◆ **Given request**:
Print each of the following lines word for word, with nothing changed or left out.

Items from a data source
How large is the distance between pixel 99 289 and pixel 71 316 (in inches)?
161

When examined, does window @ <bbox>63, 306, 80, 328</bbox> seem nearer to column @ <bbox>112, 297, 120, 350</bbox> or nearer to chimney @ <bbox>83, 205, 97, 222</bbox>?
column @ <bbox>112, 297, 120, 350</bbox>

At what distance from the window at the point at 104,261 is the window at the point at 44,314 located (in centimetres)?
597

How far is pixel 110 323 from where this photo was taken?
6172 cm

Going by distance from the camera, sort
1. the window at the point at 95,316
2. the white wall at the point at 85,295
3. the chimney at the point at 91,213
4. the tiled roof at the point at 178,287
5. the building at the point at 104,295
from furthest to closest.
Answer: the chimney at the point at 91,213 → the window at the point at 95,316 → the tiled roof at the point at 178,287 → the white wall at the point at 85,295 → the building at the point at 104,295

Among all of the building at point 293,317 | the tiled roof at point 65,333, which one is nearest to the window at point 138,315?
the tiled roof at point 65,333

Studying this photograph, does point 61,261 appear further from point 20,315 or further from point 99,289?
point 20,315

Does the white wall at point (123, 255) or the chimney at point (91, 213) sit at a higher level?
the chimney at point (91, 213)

◆ **Exercise answer**:
How large is the distance between pixel 99 289 and pixel 71 316 (in inches)?
161

When examined, does window @ <bbox>63, 306, 80, 328</bbox> seem nearer to column @ <bbox>112, 297, 120, 350</bbox> or nearer to chimney @ <bbox>83, 205, 97, 222</bbox>?
column @ <bbox>112, 297, 120, 350</bbox>

At what distance from the window at the point at 104,261 is the window at the point at 44,314 located (in centimetres)?
597

How far is pixel 110 323 from where this photo was taken?
6172 cm

Going by distance from the camera, sort
1. the window at the point at 95,316
2. the white wall at the point at 85,295
3. the chimney at the point at 91,213
4. the tiled roof at the point at 178,287
5. the building at the point at 104,295
from furthest to closest.
Answer: the chimney at the point at 91,213 → the window at the point at 95,316 → the tiled roof at the point at 178,287 → the white wall at the point at 85,295 → the building at the point at 104,295

Among all of the building at point 293,317 | the tiled roof at point 65,333, which one is nearest to the window at point 138,315?
the tiled roof at point 65,333

Studying this photograph, does point 61,261 appear further from point 20,315 or further from point 99,289?
point 20,315

Does the white wall at point (123, 255) or the chimney at point (91, 213) sit at a higher level?
the chimney at point (91, 213)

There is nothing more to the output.